Enable TLS for MySQL Clients

TLS is also known as SSL (Secure Sockets Layer). It refers to Transport Layer Security.

When there is an unencrypted connection between the MySQL client and the server, a person who has access to the network can watch all the traffic and inspect the data that is being sent or received between client and server. When the user wishes to move information over a network in a secure method, an unencrypted connection is not acceptable.

To make any sort of data unreadable, encryption has to be used. Encryption algorithms usually include security elements that help resist many kinds of known attacks, some of which include changing the order of encrypted messages or replaying the data twice. MySQL supports the encrypted connection that happens between clients and the server where they both use the TLS protocol. But MySQL doesn’t use SSL protocol for encrypted connections since the encryption is weak.

TLS uses encryption algorithms to make sure that the data which is received over a public network is trusted data. It has many ways to detect data change, loss, or replay.TLS also uses algorithms that come with identity verification with the help of the X.509 standard.

Steps to Enable TLS

MySQL performs encryption on a per-connection basis. The encryption for a given user can either be optional or mandatory. This enables the user to choose an encrypted or unencrypted connection depending on the requirements of the applications.

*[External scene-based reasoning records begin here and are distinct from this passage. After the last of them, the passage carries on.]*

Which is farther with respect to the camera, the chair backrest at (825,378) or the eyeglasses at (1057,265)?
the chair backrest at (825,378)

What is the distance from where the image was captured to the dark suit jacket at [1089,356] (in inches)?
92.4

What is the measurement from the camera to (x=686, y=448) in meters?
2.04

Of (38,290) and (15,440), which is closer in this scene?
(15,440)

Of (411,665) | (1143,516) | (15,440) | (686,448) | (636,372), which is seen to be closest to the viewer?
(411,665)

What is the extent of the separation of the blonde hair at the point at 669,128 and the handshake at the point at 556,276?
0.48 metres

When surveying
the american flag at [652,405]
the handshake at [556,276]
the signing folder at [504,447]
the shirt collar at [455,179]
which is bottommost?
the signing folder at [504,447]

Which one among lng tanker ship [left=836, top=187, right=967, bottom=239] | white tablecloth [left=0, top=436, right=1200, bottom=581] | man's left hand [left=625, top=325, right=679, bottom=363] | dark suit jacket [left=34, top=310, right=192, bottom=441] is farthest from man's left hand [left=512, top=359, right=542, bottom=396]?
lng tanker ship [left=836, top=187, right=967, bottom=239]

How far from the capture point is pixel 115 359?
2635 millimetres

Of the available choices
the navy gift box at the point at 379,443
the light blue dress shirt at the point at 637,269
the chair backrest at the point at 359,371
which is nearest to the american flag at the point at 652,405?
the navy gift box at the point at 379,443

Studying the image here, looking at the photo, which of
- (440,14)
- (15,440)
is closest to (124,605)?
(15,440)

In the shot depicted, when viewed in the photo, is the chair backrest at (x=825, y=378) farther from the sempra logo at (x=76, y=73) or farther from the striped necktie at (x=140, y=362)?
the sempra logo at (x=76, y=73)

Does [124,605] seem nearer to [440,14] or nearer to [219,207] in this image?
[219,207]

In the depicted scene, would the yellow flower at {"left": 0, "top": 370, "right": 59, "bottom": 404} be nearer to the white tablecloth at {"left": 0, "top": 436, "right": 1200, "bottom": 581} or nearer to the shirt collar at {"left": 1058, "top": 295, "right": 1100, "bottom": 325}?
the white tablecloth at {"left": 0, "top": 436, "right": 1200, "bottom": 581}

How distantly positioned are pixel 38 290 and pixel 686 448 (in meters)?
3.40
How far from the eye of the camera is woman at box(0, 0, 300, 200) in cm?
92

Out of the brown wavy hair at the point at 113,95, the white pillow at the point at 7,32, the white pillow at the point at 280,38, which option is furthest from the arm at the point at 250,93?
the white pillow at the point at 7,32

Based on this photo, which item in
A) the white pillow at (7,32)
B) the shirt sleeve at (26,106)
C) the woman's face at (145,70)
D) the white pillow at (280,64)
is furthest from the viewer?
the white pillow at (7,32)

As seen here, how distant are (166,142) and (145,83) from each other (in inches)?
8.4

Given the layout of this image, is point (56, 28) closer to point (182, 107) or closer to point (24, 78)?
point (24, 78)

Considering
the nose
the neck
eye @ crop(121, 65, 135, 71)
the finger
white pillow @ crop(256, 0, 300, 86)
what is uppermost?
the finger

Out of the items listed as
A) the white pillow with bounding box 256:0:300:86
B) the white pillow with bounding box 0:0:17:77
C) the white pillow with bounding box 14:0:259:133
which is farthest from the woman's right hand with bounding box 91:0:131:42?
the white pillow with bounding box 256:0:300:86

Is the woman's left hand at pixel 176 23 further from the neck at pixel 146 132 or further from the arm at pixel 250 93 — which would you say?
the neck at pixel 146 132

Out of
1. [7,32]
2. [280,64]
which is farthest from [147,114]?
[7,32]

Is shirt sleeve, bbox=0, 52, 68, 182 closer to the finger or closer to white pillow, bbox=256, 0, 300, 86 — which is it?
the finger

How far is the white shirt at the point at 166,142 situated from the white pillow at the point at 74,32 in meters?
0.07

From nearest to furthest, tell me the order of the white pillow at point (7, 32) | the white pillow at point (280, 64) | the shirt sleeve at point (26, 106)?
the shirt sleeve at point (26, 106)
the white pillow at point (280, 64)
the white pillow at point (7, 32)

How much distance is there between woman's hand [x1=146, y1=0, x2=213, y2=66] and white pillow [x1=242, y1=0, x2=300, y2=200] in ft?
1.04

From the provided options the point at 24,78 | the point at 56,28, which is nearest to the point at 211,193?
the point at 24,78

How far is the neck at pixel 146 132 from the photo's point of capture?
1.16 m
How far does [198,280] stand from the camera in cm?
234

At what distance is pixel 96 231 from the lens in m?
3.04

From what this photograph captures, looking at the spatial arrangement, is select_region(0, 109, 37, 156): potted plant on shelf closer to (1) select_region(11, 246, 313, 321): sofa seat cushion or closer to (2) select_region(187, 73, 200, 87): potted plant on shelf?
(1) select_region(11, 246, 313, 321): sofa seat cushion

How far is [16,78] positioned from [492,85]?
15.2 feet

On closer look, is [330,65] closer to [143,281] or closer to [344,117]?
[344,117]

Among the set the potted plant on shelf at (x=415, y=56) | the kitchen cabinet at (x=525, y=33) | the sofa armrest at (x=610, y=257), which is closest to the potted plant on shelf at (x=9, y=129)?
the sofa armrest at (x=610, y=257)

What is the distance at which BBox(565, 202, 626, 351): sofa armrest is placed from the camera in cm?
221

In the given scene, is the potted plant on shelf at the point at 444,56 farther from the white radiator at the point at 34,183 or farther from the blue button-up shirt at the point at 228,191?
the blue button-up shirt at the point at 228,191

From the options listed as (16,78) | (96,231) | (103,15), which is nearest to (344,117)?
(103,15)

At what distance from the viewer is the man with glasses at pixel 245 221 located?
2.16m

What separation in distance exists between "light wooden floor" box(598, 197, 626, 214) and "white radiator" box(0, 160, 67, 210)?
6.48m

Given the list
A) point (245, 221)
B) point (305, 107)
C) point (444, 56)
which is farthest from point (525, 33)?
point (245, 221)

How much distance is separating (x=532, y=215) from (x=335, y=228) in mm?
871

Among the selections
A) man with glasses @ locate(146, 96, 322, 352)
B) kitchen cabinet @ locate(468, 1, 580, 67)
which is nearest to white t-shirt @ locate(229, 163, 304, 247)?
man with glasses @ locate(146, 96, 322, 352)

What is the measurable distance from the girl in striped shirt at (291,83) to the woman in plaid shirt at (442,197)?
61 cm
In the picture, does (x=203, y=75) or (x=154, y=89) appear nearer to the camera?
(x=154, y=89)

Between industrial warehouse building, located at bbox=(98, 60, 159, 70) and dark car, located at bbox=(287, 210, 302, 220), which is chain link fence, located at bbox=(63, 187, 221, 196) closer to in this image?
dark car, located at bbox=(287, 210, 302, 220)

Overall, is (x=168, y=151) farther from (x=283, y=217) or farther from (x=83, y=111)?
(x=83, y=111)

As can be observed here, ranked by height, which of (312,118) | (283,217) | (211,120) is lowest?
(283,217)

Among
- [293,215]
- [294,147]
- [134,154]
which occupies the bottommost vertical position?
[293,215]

Let us understand how TLS can be enabled for MySQL clients:

  • The ssl-cert and ssl-key parameters in the configuration file have to be specified when server is started.
  • The certificate or key is signed and generated with the help of OpenSSL.
  • This key can also be generated using mysql_ssl_rsa_setup tool in MySQL:
    mysql_ssl_rsa_setup --datadir=./certs
  • If the parameters are correct, a secure connection is passed as output that is enabled when it starts.
  • The certificate, key and CA are reloaded- The ALTER INSTANCE RELOAD TLS statement is executed on the server instance. This ensures that the server instance won’t have to be reloaded.
  • The newly loaded certificate, key, and CA show effect after connection that was established is successfully executed. 
  • The MySQL client is configured to use encrypted connections- An encrypted connection is tried to set up by default. If the server doesn’t support an encrypted connection, an unencrypted connection is automatically returned.
  • The connection behavior of client can be changed using --ssl-mode parameters:
    --ssl-mode=REQUIRED- Tells that en encrypted connection is needed.

Authentication needs to be enabled: If the ssl-ca parameter is not specified, the client or server doesn’t do authentication by default.

  • The ssl-cert and ssl-key parameters have to be specified in server.
  • The --ssl-ca parameter is specified in MySQL client.
  • The --ssl-mode is specified to VERIFY_CA in the MySQL client.
  • The certificate (ssl-cert) configured in the server is signed by CA specified by the client --ssl-ca parameter.
  • If not, authentication fails.

To authenticate MySQL client from the server:

  • The ssl-cert, ssl-key, and ssl-ca parameters are specified server.
  • The --ssl-cert and --ssl-key parameters are specified in the client.
  • The server-configured certificate and client-configured certificate are signed by the ssl-ca specified by the server.
  • The server-to-client authentication is optional. If client doesn’t show their certificate of identification during TLS handshake, the TLS connection is still established.
  • Check whether the current connection uses any encryption.